Copy each of the following records word for word, keeping every number, bracket, and line unchanged.

○ ○ ○ ○

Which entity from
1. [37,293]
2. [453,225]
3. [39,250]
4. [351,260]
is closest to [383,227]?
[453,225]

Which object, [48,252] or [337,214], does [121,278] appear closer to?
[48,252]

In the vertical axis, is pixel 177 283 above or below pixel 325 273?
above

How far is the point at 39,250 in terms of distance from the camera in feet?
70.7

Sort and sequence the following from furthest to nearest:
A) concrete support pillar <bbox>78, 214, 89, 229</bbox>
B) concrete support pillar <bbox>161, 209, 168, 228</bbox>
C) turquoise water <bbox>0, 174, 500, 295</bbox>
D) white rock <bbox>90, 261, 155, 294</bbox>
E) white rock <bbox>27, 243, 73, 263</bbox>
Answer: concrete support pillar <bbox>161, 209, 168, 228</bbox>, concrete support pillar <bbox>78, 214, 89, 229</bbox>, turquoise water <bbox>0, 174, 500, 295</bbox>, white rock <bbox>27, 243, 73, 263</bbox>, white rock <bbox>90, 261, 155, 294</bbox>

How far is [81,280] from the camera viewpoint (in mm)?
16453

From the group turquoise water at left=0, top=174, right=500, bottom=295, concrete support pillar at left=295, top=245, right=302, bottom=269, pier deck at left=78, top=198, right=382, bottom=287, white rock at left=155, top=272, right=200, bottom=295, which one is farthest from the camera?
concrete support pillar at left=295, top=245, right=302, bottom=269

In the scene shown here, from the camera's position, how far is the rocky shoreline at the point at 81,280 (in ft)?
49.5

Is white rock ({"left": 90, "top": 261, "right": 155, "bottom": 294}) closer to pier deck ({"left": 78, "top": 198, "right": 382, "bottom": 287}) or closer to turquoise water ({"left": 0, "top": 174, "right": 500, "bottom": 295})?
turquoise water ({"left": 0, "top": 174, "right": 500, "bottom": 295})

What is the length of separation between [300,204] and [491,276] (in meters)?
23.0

○ ○ ○ ○

◆ Correct output
Which entity from
1. [37,293]
2. [453,225]
3. [39,250]
4. [351,260]
is closest to [383,227]?
[453,225]

Which object, [48,252] or [337,214], does [121,278] appear closer to?
[48,252]

In the vertical axis, is pixel 177 283 above or below pixel 325 273?
above

How far is the point at 39,250 in terms of distance from the camera in feet?
70.7

Sort and sequence the following from furthest to nearest:
A) concrete support pillar <bbox>78, 214, 89, 229</bbox>
B) concrete support pillar <bbox>161, 209, 168, 228</bbox>
C) turquoise water <bbox>0, 174, 500, 295</bbox>
D) white rock <bbox>90, 261, 155, 294</bbox>
E) white rock <bbox>27, 243, 73, 263</bbox>
Answer: concrete support pillar <bbox>161, 209, 168, 228</bbox>, concrete support pillar <bbox>78, 214, 89, 229</bbox>, turquoise water <bbox>0, 174, 500, 295</bbox>, white rock <bbox>27, 243, 73, 263</bbox>, white rock <bbox>90, 261, 155, 294</bbox>

How far is [81,280] from the camera viewpoint (in mm)?
16453

From the group turquoise water at left=0, top=174, right=500, bottom=295, concrete support pillar at left=295, top=245, right=302, bottom=269, pier deck at left=78, top=198, right=382, bottom=287, white rock at left=155, top=272, right=200, bottom=295, which one is farthest from the camera?
concrete support pillar at left=295, top=245, right=302, bottom=269

In the scene shown here, from the camera's position, how far is the rocky shoreline at the point at 81,280 (in ft)?
49.5

Is white rock ({"left": 90, "top": 261, "right": 155, "bottom": 294}) closer to pier deck ({"left": 78, "top": 198, "right": 382, "bottom": 287}) or closer to turquoise water ({"left": 0, "top": 174, "right": 500, "bottom": 295})?
turquoise water ({"left": 0, "top": 174, "right": 500, "bottom": 295})

What is the length of separation between [300,204] and [491,276] (in meters)?
23.0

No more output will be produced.